If you are working in the NetBeans IDE, you can use the Bean Patterns wizard for your class to help you create all those get and set methods (see Section 21.6.2.1 in Chapter 21 for details).

23.3.2.3 SAX model builder

Now let's get down to business and write our builder tool. The SAXModelBuilder we create in this section receives SAX events from parsing an XML file and constructs classes corresponding to the names of the tags. Our model builder is simple, but it handles the most common structures: elements with text or simple element data. We handle attributes by passing them to the model class, allowing it to map them to fixed identifiers (e.g., Animal.MAMMAL). Here is the code:

import org.xml.sax.*;
import org.xml.sax.helpers.*;
import java.util.*;
import java.lang.reflect.*;
  
public class SAXModelBuilder extends DefaultHandler
{
    Stack stack = new Stack(  );
    SimpleElement element;
  
    public void startElement(
        String namespace, String localname, String qname, Attributes atts ) 
      throws SAXException
   {
      SimpleElement element = null;
        try {
            element = (SimpleElement)Class.forName(qname).newInstance(  );
        } catch ( Exception e ) {/*No class for element*/}
        if ( element == null ) 
           element = new SimpleElement(  );
        for(int i=0; i<atts.getLength(  ); i++)
           element.setAttributeValue( atts.getQName(i), atts.getValue(i) );
        stack.push( element );
    }
   public void endElement( String namespace, String localname, String qname) 
      throws SAXException
   {
      element = (SimpleElement)stack.pop(  );
      if ( !stack.empty(  ) )
         try {
            setProperty( qname, stack.peek(  ), element );
         } catch ( Exception e ) { throw new SAXException( "Error: "+e ); }
   }
   public void characters(char[] ch, int start, int len ) {
      String text = new String( ch, start, len );
      ((SimpleElement)(stack.peek(  ))).addText( text );
   }
  
    void setProperty( String name, Object target, Object value ) 
      throws SAXException 
   {
      Method method = null;
      try { 
         method = target.getClass(  ).getMethod( 
            "add"+name, new Class[] { value.getClass(  ) } );
      } catch ( NoSuchMethodException e ) { }
      if ( method == null ) try { 
         method = target.getClass(  ).getMethod( 
            "set"+name, new Class[] { value.getClass(  ) } );
      } catch ( NoSuchMethodException e ) { }
      if ( method == null ) try { 
         value = ((SimpleElement)value).getText(  );
         method = target.getClass(  ).getMethod( 
            "add"+name, new Class[] { String.class } );
      } catch ( NoSuchMethodException e ) { }
      try {
         if ( method == null )
            method = target.getClass(  ).getMethod( 
               "set"+name, new Class[] { String.class } );
         method.invoke( target, new Object [] { value } );
      } catch ( Exception e ) { throw new SAXException( e.toString(  ) ); }
   }
   public SimpleElement getModel(  ) { return element; }
}

The SAXModelBuilder extends DefaultHandler to help us implement the ContentHandler interface. We use the startElement(), endElement(), and characters() methods to receive information from the document.

Because SAX events follow the structure of the XML document, we use a simple stack to keep track of which object we are currently parsing. At the start of each element, the model builder attempts to create an instance of a class with the same name and push it onto the top of the stack. Each nested opening tag creates a new object on the stack until we encounter a closing tag. Upon reaching an end of the element, we pop the current object off the stack and attempt to apply its value to its parent (the enclosing element), which is the new top of the stack. The final closing tag leaves the stack empty, but we save the last value in the result variable.

• _TO DO_
Could you continue the SAX model builder passage from its last sentence? You won't need the items.

• _DATA LISTING_
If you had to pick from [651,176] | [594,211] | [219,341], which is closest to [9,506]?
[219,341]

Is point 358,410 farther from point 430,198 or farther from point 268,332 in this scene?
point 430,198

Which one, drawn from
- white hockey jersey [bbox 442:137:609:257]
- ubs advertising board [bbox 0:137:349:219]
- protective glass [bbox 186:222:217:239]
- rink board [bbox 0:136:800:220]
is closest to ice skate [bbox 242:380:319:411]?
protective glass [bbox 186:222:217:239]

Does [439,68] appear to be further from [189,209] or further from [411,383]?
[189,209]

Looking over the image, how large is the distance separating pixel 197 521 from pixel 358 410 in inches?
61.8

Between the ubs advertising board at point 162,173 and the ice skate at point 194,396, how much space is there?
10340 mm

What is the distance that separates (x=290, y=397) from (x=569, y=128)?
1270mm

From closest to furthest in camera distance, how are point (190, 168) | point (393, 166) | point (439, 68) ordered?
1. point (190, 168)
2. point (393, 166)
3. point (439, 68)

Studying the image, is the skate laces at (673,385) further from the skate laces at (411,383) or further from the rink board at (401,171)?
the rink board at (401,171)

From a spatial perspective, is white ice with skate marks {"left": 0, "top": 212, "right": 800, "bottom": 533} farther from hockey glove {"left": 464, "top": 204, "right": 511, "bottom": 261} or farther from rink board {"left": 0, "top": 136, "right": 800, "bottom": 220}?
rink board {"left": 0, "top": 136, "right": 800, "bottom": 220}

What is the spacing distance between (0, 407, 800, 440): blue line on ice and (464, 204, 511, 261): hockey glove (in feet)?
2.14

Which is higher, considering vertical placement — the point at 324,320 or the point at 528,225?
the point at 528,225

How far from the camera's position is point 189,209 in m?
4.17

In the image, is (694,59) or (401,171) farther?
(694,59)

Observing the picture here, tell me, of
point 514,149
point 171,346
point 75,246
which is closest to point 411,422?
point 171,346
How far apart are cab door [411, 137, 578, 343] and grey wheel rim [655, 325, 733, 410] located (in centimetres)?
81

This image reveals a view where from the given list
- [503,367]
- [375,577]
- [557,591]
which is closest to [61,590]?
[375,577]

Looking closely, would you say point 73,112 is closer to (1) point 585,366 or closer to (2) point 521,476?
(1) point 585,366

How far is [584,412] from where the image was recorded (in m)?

• _EXERCISE ANSWER_
Our setProperty() method uses reflection and the standard JavaBeans naming conventions to look for the appropriate property "setter" method to apply a value to its parent object. First we check for a method named add<Property> or set<Property>, accepting an argument of the child element type (for example, the addAnimal( Animal animal ) method of our Inventory object). Failing that, we look for an "add" or "set" method accepting a String argument and use it to apply any text content of the child object. This convenience saves us from having to create trivial classes for properties containing only text.

The common base class SimpleElement helps us in two ways. First, it provides a method allowing us to pass attributes to the model class. Next, we use SimpleElement as a placeholder when no class exists for an element, allowing us to store the text of the tag.

23.3.2.4 Test drive

Finally, we can test-drive the model builder with the following class, TestModelBuilder, which calls the SAX parser, setting an instance of our SAXModelBuilder as the content handler. The test class then prints some of the information parsed from the zooinventory.xml file:

import org.xml.sax.*;
import org.xml.sax.helpers.*;
import javax.xml.parsers.*;
  
public class TestModelBuilder 
{
   public static void main( String [] args ) throws Exception
   {
      SAXParserFactory factory = SAXParserFactory.newInstance(  );
      SAXParser saxParser = factory.newSAXParser(  );
      XMLReader parser = saxParser.getXMLReader(  );
      SAXModelBuilder mb = new SAXModelBuilder(  );
      parser.setContentHandler( mb );
      parser.parse( "zooinventory.xml" );
  
      Inventory inventory = (Inventory)mb.getModel(  );
      System.out.println("Animals = "+inventory.getAnimals(  ));
      Animal cocoa = (Animal)(inventory.getAnimals(  ).get(1));
      FoodRecipe recipe = cocoa.getFoodRecipe(  );
      System.out.println( "Recipe = "+recipe );
   }
}

The output should look like this:

Animals = [Song Fang(Giant Panda), Cocoa(Gorilla)]
Recipe = Gorilla Chow: [Fruit, Shoots, Leaves]

In the following sections we'll generate the equivalent output using different tools.

23.3.2.5 Limitations and possibilities

To make our model builder more complete, we could use more robust naming conventions for our tags and model classes (taking into account packages and mixed capitalization, etc.). But more generally, we might not want to name our model classes strictly based on tag names. And, of course, there is the problem of taking our model and going the other way, using it to generate an XML document. Furthermore, as we've said, writing the model classes is tedious and error-prone. All this is a good indication that this area is ripe for autogeneration of classes. We'll discuss tools that do that a bit later in the chapter.

23.3.2.6 XMLencoder/decoder

Java 1.4 introduced a tool for serializing JavaBeans classes to XML. The java.beans package XMLEncoder and XMLDecoder classes are analogous to java.io ObjectInputStream and ObjectOutputStream. Instead of using the native Java serialization format, they store the object state in a high-level XML format. We say that they are analogous, but the XML encoder is not a general replacement for Java object serialization. Instead, it is specialized to work with objects that follow the JavaBeans design patterns, and it can only store and recover state of the object that is expressed through a bean's public properties in this way (using getters and setters).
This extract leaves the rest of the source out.